The United States has signed treaties against double taxation with several countries. These treaties are negotiated individually and do not all include the same provisions. If you live in one of these countries, you may want to consult the treaty.


Jane Bruno Tax Advice

Latest updated tax information from ACA's tax expert Jane Bruno. She has a lot of information of interest to US tax-payers living abroad

Check out Jane Bruno's website at www.expattaxpreparation.com where you can buy the latest of edition of the "Expat's guide to US  taxes" as well as join her new blog on taxes abroad .

 

Taxation on Citizens who renounce their American Nationality

ACA exists to defend the rights of American citizens residing overseas. In no way does ACA encourage Americans to renounce their nationality. Americans residing overseas are patriotic and emotionally attached to their country of origin. However, for various reasons, an individual may need to renounce his/her American citizenship. Very few do so – only a few hundred per year out of the estimated 4 to 6 million Americans overseas.
ACA informs those who wish to renounce their nationality that the US has passed a series of laws over several years on the presumption that the principal reason for renouncing one’s American nationality is for income tax avoidance purposes. These laws come under Section 877 and Section 7701 (n) of the US Tax Code.

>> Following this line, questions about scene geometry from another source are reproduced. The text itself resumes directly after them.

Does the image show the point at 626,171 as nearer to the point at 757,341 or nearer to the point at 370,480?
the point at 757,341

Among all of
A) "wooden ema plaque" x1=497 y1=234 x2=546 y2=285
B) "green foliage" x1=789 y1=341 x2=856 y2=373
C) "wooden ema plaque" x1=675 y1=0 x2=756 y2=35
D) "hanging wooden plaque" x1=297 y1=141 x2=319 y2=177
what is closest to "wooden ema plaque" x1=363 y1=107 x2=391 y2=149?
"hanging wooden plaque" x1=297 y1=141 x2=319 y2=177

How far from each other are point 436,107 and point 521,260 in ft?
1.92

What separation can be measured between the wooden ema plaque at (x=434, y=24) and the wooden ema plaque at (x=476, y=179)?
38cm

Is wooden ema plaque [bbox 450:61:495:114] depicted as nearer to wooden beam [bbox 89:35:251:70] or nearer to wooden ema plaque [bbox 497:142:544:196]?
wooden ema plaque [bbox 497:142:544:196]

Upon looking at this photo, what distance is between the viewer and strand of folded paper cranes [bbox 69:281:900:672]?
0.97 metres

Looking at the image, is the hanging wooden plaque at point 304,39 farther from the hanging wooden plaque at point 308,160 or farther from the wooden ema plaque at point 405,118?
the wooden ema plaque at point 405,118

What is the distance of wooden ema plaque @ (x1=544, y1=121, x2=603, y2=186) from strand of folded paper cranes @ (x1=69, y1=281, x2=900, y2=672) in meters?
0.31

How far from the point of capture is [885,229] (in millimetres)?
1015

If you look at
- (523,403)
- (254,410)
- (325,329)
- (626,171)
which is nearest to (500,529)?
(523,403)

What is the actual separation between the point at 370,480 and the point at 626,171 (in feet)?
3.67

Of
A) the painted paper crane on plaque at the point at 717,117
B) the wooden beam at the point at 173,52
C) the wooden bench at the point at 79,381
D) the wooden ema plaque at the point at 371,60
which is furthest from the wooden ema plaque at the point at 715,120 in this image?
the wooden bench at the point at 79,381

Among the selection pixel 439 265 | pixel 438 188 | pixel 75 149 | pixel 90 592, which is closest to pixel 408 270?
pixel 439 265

These laws penalize and discriminate against individuals renouncing their American nationality. In October 2007, the House Ways and Means Committee reviewed even more rigorous rulings in this area. As argued by Professor Michael Kirsch in his paper “The Tax Code as Nationality Law,” Congress has exceeded its Constitutional authority with the laws it has passed concerning the renunciation of US nationality. Anyone facing this dilemma would be wise to seek legal advice and to consult Professor Kirsch’s article. Go to law.nd.edu.